The lexical entry of the dictionary is a word that could be a verb, a noun, or a preposition. Each entry is associated with a root, a pattern, a diacritized form, and one (or more) meaning.

In case the word is a verb, other information are associated such as: present form, infinitive form, transitivity feature (zero, one, two, or three objects), and associated nouns.

In case the word is a noun, other information are associated such as: gender (masculine, feminine), number (single, pair, plural), type (Instrumental noun, Gerund) origin (Arabized, imported), and associated verbs.

As mentioned earlier, each entry has one (or more) meaning. A word coupled with a specific meaning has attributes, such as:

● gloss

● plural form

● usage frequency

● gloss reference (referenced dictionary)

● domain of use (specialization)

● etymological information

● examples of use (with corresponding references and multimedia illustrations)

● multimedia (audio for sound expressing words, video, image)

● common mistakes

● linguistic tips

● semantic domain

2.4. IAD Functions

The dictionary provides four main functions: searching, enrichment, access to the derivation and conjugation system “SARF”, and statistics.


2.4.1. Search Function

Searching function is available for all dictionary users. IAD offers two types of searching: by entry and by root.

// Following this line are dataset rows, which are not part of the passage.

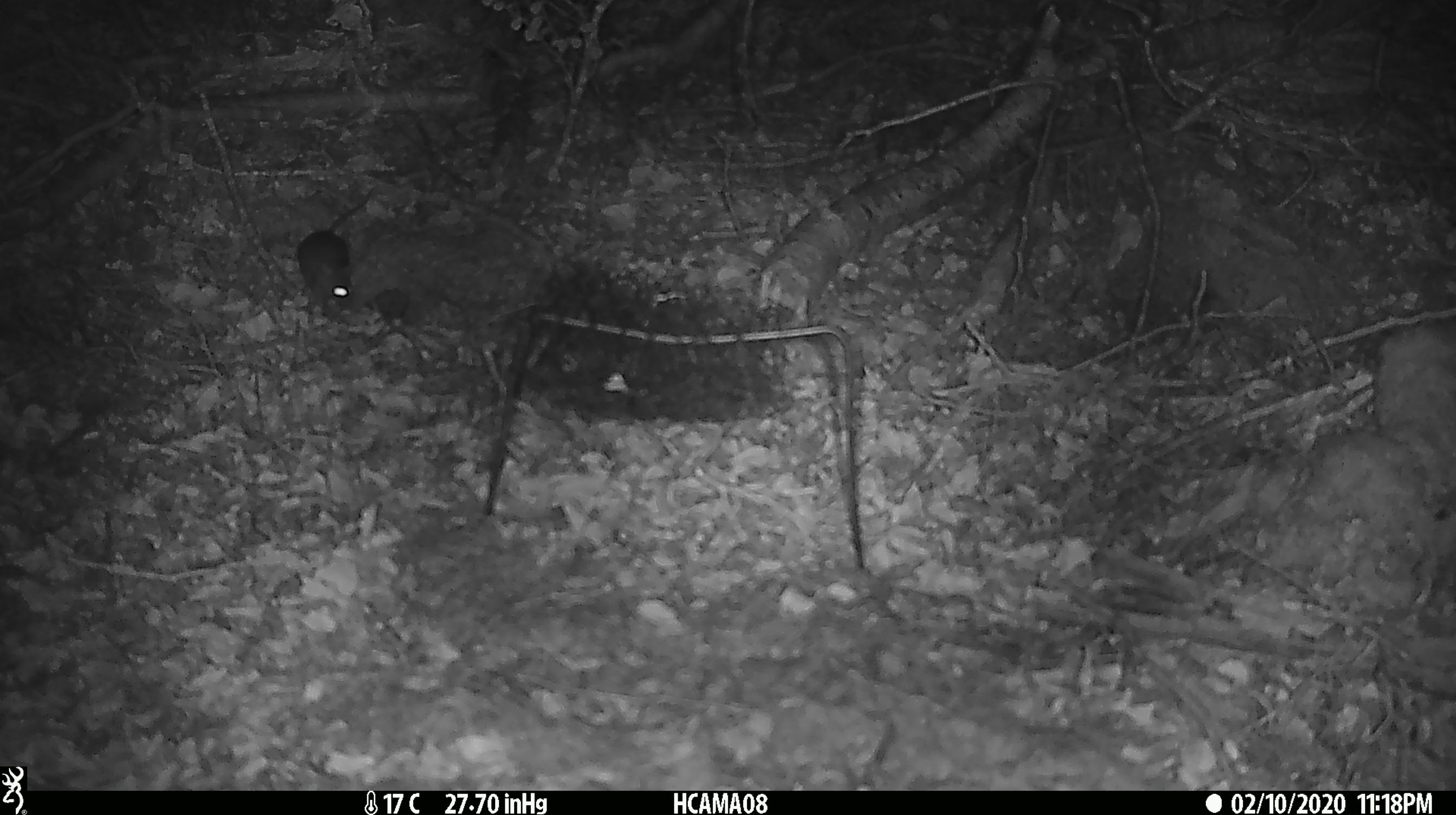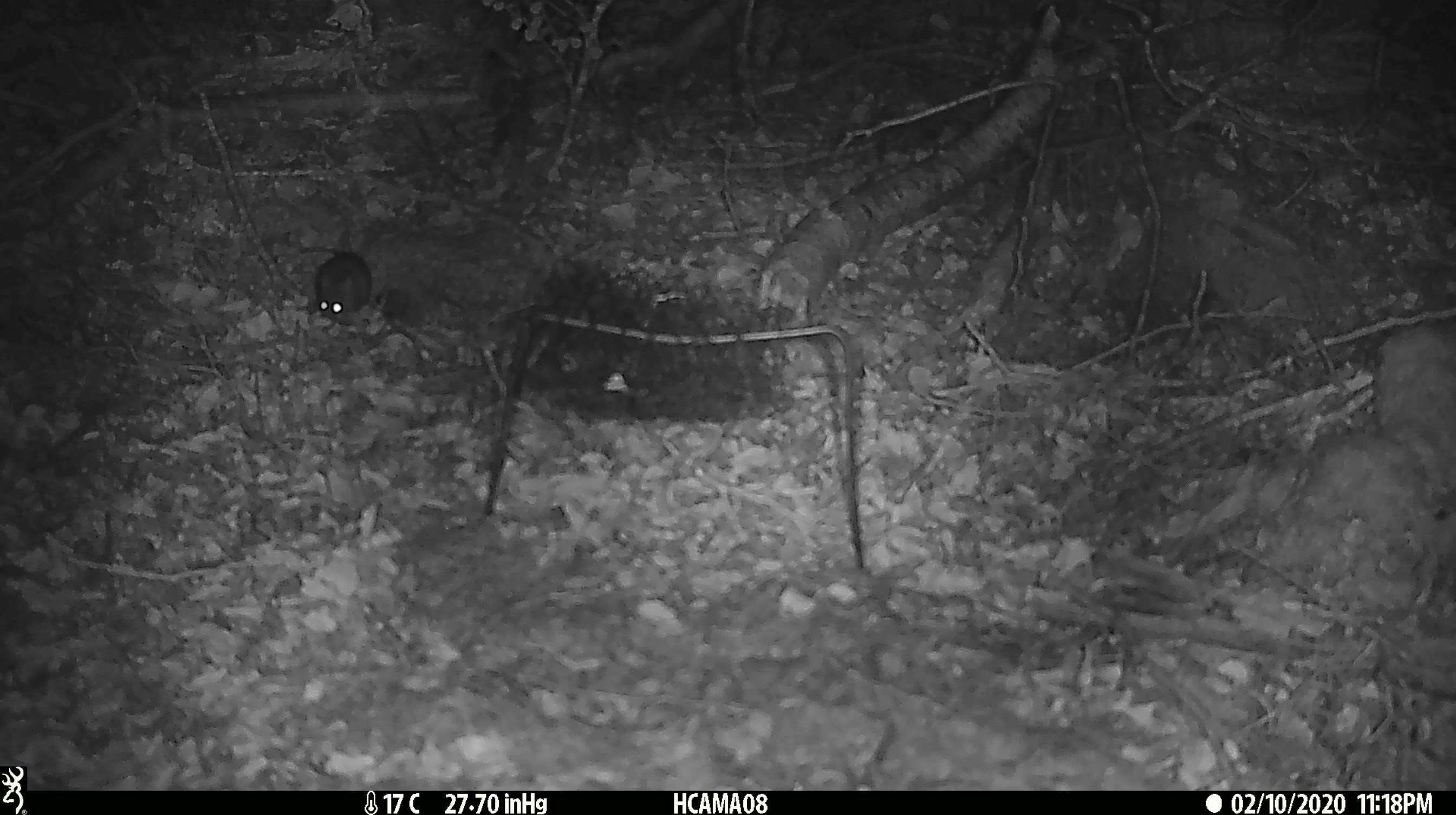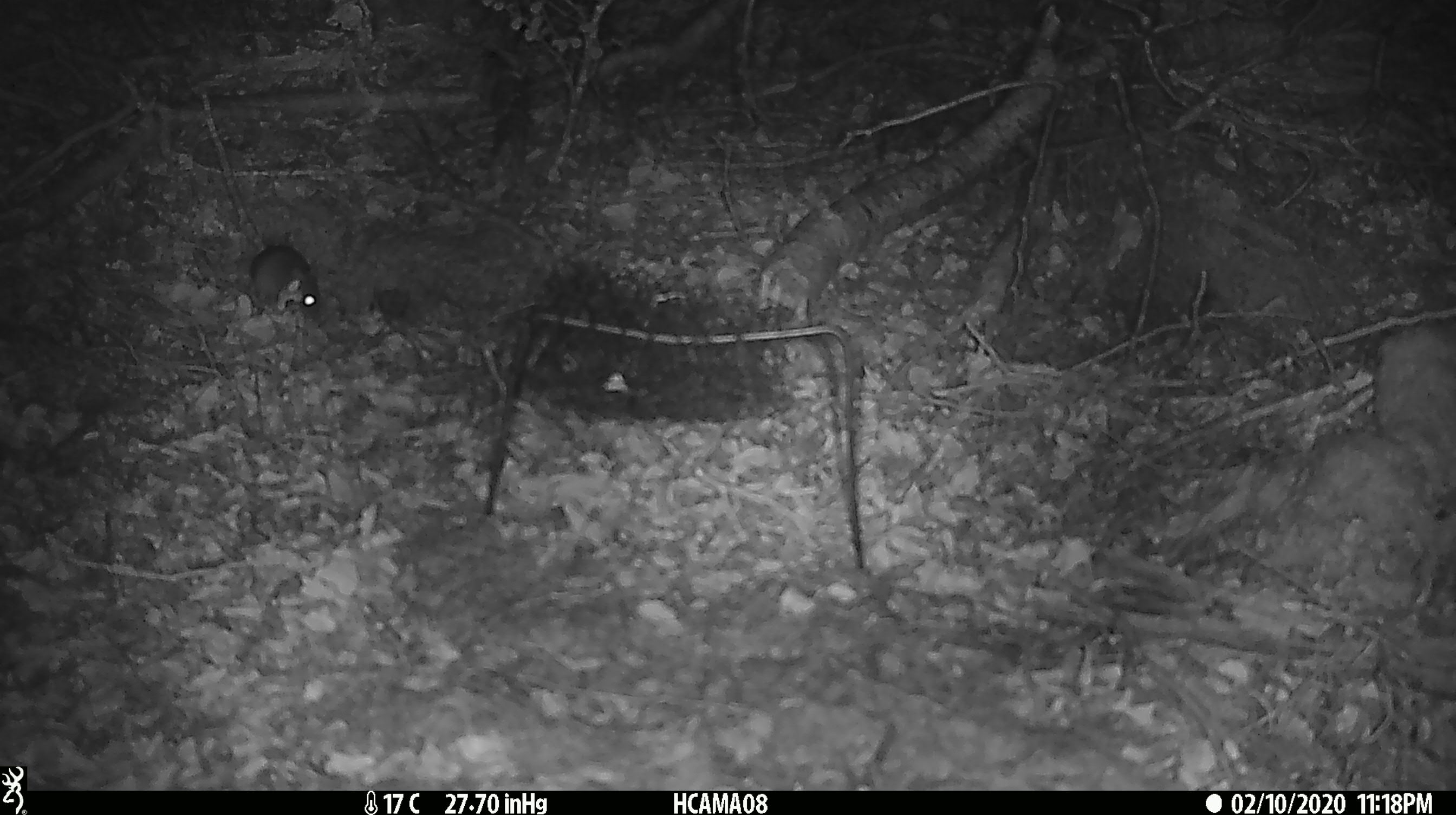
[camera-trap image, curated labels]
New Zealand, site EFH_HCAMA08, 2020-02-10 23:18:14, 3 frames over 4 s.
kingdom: Animalia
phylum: Chordata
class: Mammalia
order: Rodentia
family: Muridae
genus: Mus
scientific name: Mus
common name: mouse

Searching by entry returns all dictionary entries that match the entered string, with access to related meanings and other information. The searched string may consist of one or many words forming an expression or an idiom.

Searching by root returns all dictionary entries derived from the entered root with access to related meanings and other information.

Accessing one of the meanings in the returned list displays the gloss that defines the entry meaning, in addition to related examples, morphological and syntactical information, multimedia, associated words, semantic relations, expressions, idioms, linguistic tips, and common mistakes.

When the entry meaning is displayed, IAD provides an access to semantic search, which enables searching synonyms, antonyms, or other semantically related entries.

The advanced search option allows restricting the search space to either one of the categories: verbs, nouns, prepositions, or expressions.

Searching scenario can be presented by the following steps:

a) User enters an Arabic word that can be completely or partially diacritized.

b) User decides the search type (by entry or by root).

c) The system tries to match the word with the dictionary entries or roots

i) If it finds a match, a list of corresponding entries is displayed (see Figure 1):

● In case of searching by entry, this list contains all possible entries (verbs, nouns, prepositions, etc.) that correspond to the searched word letters and diacritics (if specified).

● In case of searching by root, this list contains all possible entries (verbs, nouns, prepositions, etc.) derived from this root.

Figure 1. List of corresponding entries interface

ii) If the given word does not match any entry, the embedded morphological analyzer is called to determine the stem of the word.

● If the stem exists in the dictionary entries or roots, the system proceeds with the search using the stem.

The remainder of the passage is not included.